Why Make Erlang a Functional Language?

Why Does Erlang Have Weird Syntax?

I’ve heard the argument many times. People “don’t like Erlang’s syntax so [they] don’t like Erlang.” I, for instance, didn’t understand the block terminator syntax when I was first learning Erlang, so I asked Yariv Sadan about it:

Erlang syntax came from Prolog. The ‘end’ keyword is used to end code blocks that are contained inside the body of a function, and the ‘.’ symbol is used to close top-level function definitions.

Yariv Sadan

But what is the purpose of such a strange syntax? Is Erlang’s syntax really that weird or is it the single-assignment semantics which people don’t like? Erlang’s SAS derives from the functional programming paradigm which begs the real question: “Why is Erlang a functional language?”

The answer in a nutshell: To attain more language features, like message passing in Erlang’s case, the language incurs some overhead so efficiency gains must be made to compensate. It’s the same concept behind data structures: In order to know more about data, semantic restrictions can be imposed. In this case, the data is the program source itself and the imposed restriction is data immutability.

Erlang’s data immutability can be split into two levels: intra-process variable immutability and inter-process data isolation.

Why Doesn’t Erlang Have Share Data?

Concurrency is obviously the justification for Erlang’s isolation memory model, with the alternative being locking to synchronize destructive shared data operations. Lock complexity makes scaling hard because locks aren’t composable and are unassociated with the shared data. If data isolation is enforced between concurrent components (what Erlang calls processes), composibility can be maintained because destructive shared data modifications do not occur. Composability, or building instructions with instructions, is an inherent concept of programming and it’s why sequential programs are desirable.

This example excerpt from an older java.lang.StringBuffer class illustrates a common locking misconception. The author wanted to compose the length and getChars calls into one atomic operation to ensure critical data wouldn’t be modified between them. The author attempted to compose the calls by wrapping them in a synchronized method which locks this, not sb. Unfortunately, another thread could still modify sb in between the calls.

public final class StringBuffer {
  public synchronized StringBuffer append(StringBuffer sb) {
      int len = sb.length();
      ... // other threads may change sb.length(),
      ... // so len does not reflect the length of sb
      sb.getChars(0, len, value, count);
      ...
    }
    public synchronized int length() { ... }
    public synchronized void getChars(...) { ... }
    ...
}

Software transactions and message passing are fundamentally better synchronization abstractions than locks because of, among other things, composibility and accuracy, at the cost of greater overhead. STM can be built from message passing and I consider both to be acceptable replacements for lock based synchronization.

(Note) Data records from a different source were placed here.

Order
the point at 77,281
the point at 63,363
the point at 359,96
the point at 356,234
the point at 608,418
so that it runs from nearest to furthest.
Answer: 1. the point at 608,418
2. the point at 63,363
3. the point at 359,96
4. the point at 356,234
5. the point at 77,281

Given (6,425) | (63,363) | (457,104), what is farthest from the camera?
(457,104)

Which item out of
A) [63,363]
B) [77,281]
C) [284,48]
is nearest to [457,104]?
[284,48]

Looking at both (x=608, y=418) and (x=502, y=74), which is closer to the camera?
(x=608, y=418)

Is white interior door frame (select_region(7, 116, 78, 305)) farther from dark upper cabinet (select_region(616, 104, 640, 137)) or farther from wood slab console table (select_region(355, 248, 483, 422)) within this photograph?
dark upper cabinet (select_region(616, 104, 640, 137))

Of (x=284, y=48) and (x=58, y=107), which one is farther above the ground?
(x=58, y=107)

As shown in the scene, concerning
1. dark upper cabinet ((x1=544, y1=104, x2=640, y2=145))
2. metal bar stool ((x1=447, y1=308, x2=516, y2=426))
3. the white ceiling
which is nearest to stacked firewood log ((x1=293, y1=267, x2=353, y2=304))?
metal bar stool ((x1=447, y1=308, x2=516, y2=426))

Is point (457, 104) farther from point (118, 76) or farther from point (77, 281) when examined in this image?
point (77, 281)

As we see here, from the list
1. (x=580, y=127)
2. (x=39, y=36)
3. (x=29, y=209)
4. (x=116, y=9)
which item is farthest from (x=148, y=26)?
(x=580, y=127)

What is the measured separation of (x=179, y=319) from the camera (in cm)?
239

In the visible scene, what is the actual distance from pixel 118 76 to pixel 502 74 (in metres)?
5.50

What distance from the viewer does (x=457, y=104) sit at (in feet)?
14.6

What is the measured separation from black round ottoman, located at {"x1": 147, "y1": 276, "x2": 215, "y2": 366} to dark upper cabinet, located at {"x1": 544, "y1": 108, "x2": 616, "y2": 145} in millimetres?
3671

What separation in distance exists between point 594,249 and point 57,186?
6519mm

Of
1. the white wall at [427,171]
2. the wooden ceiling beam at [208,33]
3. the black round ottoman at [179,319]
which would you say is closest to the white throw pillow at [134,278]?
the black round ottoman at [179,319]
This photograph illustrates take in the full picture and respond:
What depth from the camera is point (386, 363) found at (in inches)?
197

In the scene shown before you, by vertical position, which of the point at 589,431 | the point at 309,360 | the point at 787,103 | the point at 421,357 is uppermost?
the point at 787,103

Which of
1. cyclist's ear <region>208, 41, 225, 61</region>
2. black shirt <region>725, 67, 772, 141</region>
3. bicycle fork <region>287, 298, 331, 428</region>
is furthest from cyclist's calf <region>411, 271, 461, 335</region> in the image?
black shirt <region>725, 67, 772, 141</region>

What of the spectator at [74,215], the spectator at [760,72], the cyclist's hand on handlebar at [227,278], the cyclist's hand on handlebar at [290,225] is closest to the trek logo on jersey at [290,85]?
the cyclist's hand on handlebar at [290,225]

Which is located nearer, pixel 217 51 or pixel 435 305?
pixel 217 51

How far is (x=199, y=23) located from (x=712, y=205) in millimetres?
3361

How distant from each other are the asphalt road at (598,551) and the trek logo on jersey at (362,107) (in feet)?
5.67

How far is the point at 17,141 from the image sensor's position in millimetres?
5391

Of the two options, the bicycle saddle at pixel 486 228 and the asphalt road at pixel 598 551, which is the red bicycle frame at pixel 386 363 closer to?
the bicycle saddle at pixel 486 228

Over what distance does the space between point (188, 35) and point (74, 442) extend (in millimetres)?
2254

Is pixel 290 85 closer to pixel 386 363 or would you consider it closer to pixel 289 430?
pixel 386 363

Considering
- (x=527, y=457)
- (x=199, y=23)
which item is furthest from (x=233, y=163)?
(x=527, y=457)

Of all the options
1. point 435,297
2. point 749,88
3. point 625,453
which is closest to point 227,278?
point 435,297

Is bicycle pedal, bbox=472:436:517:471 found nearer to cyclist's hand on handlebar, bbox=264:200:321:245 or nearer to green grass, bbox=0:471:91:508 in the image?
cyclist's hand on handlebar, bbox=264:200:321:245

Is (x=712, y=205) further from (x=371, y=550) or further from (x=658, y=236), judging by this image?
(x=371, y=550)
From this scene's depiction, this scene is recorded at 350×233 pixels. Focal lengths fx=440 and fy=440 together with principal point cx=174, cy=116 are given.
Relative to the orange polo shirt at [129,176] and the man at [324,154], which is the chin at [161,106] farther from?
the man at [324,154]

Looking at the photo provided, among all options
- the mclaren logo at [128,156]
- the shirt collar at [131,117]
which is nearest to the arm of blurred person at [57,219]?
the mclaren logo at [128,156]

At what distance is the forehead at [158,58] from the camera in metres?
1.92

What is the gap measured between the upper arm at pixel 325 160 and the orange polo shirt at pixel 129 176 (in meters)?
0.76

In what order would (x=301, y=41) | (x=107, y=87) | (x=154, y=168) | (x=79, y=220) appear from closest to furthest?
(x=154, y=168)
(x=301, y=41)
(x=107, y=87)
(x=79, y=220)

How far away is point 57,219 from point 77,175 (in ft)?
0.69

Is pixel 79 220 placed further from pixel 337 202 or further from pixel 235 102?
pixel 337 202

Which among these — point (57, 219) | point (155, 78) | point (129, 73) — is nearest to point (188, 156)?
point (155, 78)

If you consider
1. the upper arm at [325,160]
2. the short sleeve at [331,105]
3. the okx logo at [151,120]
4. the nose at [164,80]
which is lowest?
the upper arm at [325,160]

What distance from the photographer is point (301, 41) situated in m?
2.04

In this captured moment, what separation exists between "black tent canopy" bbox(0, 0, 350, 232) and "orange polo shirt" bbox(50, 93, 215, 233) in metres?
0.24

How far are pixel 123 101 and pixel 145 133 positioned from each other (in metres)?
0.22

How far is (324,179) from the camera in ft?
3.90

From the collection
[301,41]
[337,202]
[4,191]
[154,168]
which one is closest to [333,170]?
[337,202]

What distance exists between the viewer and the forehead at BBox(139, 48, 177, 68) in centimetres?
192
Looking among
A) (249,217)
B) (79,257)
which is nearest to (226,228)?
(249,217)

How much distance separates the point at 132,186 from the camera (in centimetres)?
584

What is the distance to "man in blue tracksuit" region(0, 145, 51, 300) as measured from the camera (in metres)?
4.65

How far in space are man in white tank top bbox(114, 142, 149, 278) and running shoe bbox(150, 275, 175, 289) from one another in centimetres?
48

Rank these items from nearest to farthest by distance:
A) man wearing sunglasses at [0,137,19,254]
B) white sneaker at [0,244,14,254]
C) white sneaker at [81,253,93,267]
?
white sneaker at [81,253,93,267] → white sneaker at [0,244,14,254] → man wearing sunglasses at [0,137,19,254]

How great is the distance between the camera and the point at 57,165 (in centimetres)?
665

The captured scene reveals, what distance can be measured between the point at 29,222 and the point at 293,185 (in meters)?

Why Does Erlang Have Data Immutability?

It seems that intra-process data isolation would be enough for a clean synchronization scheme, yet this is not entirely true. The immutable shared data model can be made even more complete when applied at the local sequential data level to achieve even more benefits:

  • Immutability efficiency gains compensate for message passing overhead.

    Immutability of data can, in many cases, lead to execution efficiency in allowing the compiler to make assumptions that are unsafe in an imperative language.

    Wikipedia

    To reiterate what I said earlier, the restriction of data immutability allows the compiler to know more about the program and as a result, regain some efficiency.

  • Immutability simplifies type policies for message passing.

    In Scala, [an OOP language with message passing,] you can send between actors pointers to mutable objects. This is the classic recipe for race conditions, and it leaves you just where you started: having to ensure synchronized access to shared memory.

    Yariv Sadan

    To expand on the type policy issue a bit more, it’s simpler to make all data immutable, both local and shared. This reduces the need for special cases intended to disallow sending pointers, or data structures containing pointers, through message passing. This congruency keeps message passing at the core of Erlang’s semantic focus.

  • Immutability makes Garbage Collection simpler, faster, and soft real-time.

    The generational [Erlang] collector is simpler than in some languages, because there’s no way to have an older generation pointing to data in a younger generation (remember, you can’t destructively modify a list or tuple in Erlang).

    James Hague

    Again, more restrictions means different ways of efficiency gains.

Downsides to Erlang’s Non-destructive Memory Model

Many common algorithms are designed with destructive memory in mind. As a result, Erlang doesn’t have some of the same types of data structures and libraries as imperative languages. This, combined with the confusion of learning a completely new programming paradigm, can be a large deterrent for learning functional languages. But what libraries Erlang lacks is largely made up for by an extensive actor based library platform.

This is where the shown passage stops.